** Goal A **
In the forum thread on finding non-ASCII characters, which module does John Machin import to check all .py files in the current directory?

** Document excerpt **
Finding non ascii characters in a set of files

bg_ie · Feb 23, 2007

Hi,

I'm updating my program to Python 2.5, but I keep running into
encoding problems. I have no ecodings defined at the start of any of
my scripts. What I'd like to do is scan a directory and list all the
files in it that contain a non ascii character. How would I go about
doing this?

Thanks,

Barry.

Peter Bengtsson · Feb 23, 2007

Hi,

I'm updating my program to Python 2.5, but I keep running into
encoding problems. I have no ecodings defined at the start of any of
my scripts. What I'd like to do is scan a directory and list all the
files in it that contain a non ascii character. How would I go about
doing this?

How about something like this:
content = open('file.py').read()
try:
content.encode('ascii')
except UnicodeDecodeError:
print "file.py contains non-ascii characters"

John Machin · Feb 23, 2007

How about something like this:
content = open('file.py').read()
try:
content.encode('ascii')
except UnicodeDecodeError:
print "file.py contains non-ascii characters"

Larry Bates · Feb 23, 2007

Peter said:
How about something like this:
content = open('file.py').read()
try:
content.encode('ascii')
except UnicodeDecodeError:
print "file.py contains non-ascii characters"

The next problem will be that non-text files will contain non-ASCII
characters (bytes). The other 'issue' is that OP didn't say how large
the files were, so .read() might be a problem.

-Larry

John Machin · Feb 23, 2007

Sorry, I fell face down on the Send button

To check all .py files in the current directory, modify Peter's code
like this:

import glob
for filename in glob.glob('*.py'):
content = open(filename).read()

maybe that UnicodeDecodeError should be ...Encode...
and change the print statement to cater for filename being variable.

If you have hundreds of .py files in the same directory, you'd better
modify the code further to explicitly close each file.

HTH,
John

John Machin · Feb 23, 2007

The next problem will be that non-text files will contain non-ASCII
characters (bytes). The other 'issue' is that OP didn't say how large
the files were, so .read() might be a problem.

-Larry

The way I read it, the OP's problem is to determine in one big hit
which Python source files need a

# coding: whatever

line up the front to stop Python 2.5 complaining ... I hope none of
them are so big as to choke .read()

Cheers,
John

Tim Arnold · Feb 23, 2007

Peter Bengtsson said:
How about something like this:
content = open('file.py').read()
try:
content.encode('ascii')
except UnicodeDecodeError:
print "file.py contains non-ascii characters"

Here's what I do (I need to know the line number).

import os,sys,codecs
def checkfile(filename):
f = codecs.open(filename,encoding='ascii')

** Extracted material **

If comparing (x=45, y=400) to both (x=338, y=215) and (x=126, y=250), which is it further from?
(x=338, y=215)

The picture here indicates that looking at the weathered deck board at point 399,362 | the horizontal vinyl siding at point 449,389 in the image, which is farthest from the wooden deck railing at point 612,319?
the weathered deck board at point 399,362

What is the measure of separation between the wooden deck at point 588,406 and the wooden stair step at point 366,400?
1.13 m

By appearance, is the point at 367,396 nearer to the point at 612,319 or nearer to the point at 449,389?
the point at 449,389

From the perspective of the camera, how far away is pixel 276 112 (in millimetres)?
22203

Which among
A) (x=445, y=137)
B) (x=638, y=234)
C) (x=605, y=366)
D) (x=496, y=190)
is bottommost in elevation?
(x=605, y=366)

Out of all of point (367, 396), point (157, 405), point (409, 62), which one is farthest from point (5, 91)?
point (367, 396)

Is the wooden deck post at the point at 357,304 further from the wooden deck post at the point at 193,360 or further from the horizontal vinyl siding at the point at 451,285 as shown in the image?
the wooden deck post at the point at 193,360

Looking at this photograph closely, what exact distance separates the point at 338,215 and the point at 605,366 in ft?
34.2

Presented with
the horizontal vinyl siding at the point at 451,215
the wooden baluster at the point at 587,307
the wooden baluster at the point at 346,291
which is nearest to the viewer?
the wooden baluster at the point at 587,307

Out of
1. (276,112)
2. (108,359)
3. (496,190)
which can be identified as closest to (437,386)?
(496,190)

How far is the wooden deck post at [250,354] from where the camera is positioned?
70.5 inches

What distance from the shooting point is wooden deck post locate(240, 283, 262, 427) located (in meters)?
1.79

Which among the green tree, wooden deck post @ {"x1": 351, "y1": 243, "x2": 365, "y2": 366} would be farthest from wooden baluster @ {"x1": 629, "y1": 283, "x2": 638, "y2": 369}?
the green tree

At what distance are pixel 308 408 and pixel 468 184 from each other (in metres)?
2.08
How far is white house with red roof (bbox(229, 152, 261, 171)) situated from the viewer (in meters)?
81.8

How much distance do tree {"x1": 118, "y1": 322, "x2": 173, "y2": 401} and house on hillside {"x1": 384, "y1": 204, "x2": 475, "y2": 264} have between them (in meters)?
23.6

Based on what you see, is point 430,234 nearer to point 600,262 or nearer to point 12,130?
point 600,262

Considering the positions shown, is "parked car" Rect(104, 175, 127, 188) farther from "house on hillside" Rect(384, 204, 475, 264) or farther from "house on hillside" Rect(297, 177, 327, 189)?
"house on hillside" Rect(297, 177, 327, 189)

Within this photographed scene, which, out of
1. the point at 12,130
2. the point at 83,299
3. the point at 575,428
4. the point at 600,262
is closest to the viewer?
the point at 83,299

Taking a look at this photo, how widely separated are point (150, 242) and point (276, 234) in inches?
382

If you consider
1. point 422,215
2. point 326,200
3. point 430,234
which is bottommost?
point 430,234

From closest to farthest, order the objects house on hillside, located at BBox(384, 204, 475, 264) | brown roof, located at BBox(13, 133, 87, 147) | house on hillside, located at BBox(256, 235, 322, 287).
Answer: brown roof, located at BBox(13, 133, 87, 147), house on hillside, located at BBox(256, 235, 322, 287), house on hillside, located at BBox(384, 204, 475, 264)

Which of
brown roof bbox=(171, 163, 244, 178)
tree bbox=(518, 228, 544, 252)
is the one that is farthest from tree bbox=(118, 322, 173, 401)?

** Goal B **
Identify every line in the listing that contains the string "meters", matching case exactly, and copy each of those lines.

** Full solution A **
glob

** Full solution B **
What distance from the shooting point is wooden deck post locate(240, 283, 262, 427) located (in meters)?
How far is white house with red roof (bbox(229, 152, 261, 171)) situated from the viewer (in meters)?
How much distance do tree {"x1": 118, "y1": 322, "x2": 173, "y2": 401} and house on hillside {"x1": 384, "y1": 204, "x2": 475, "y2": 264} have between them (in meters)?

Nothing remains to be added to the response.